Sunday, January 4, 2015

The Tale of Princess Kaguya - Sublime Beyond Words

Studio Ghibli in "The Tale of Princess Kaguya" takes a new direction in both story and animation style and adapts a traditional Japanese folktale.  Disney movies have been inspired by fairy tales for generations now, adding cute animals and happy endings to what were actually often very dark stories.  "The Little Mermaid"'s title character in the original Hans Christian Andersen tale dies alone and ignored by her dashing Prince.  In the Disney version Ariel has a happy wedding under a rainbow, with a reprise of 'Part of Your World'.  Studio Ghibli does not hide from the ending of it's source material, 'The Bamboo-Cutter's Tale'.  It uses the tragedy of the ending of its source material to take a particularly Ghibli statement.
-=-=-
**TASKS TO CARRY OUT:**
**A)** Which titles of films, stories, or songs does the film review name?
**B)** Condense the film review's paragraph beginning "Studio Ghibli in" into a short bulleted list that keeps its main facts.

**DATASET EXCERPT:**
-=-=-
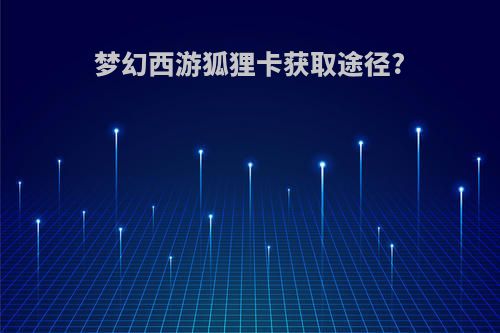 梦幻西游狐狸卡获取途径?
-=-=-
**ANSWERS BELOW:**
**A)**
- "The Tale of Princess Kaguya"
- "The Little Mermaid"
- "Part of Your World"
- "The Bamboo-Cutter's Tale"

**B)**
- In "The Tale of Princess Kaguya," Studio Ghibli adapts a traditional Japanese folktale and takes a new direction in story and animation style.
- For generations, Disney has drawn on fairy tales, adding cute animals and happy endings to what were often very dark stories.
- In Hans Christian Andersen's "The Little Mermaid," the title character dies alone and ignored by her prince. Disney's Ariel instead gets a happy wedding under a rainbow, with a reprise of "Part of Your World."
- Studio Ghibli keeps the tragic ending of its source, "The Bamboo-Cutter's Tale," and uses it to make a particularly Ghibli statement.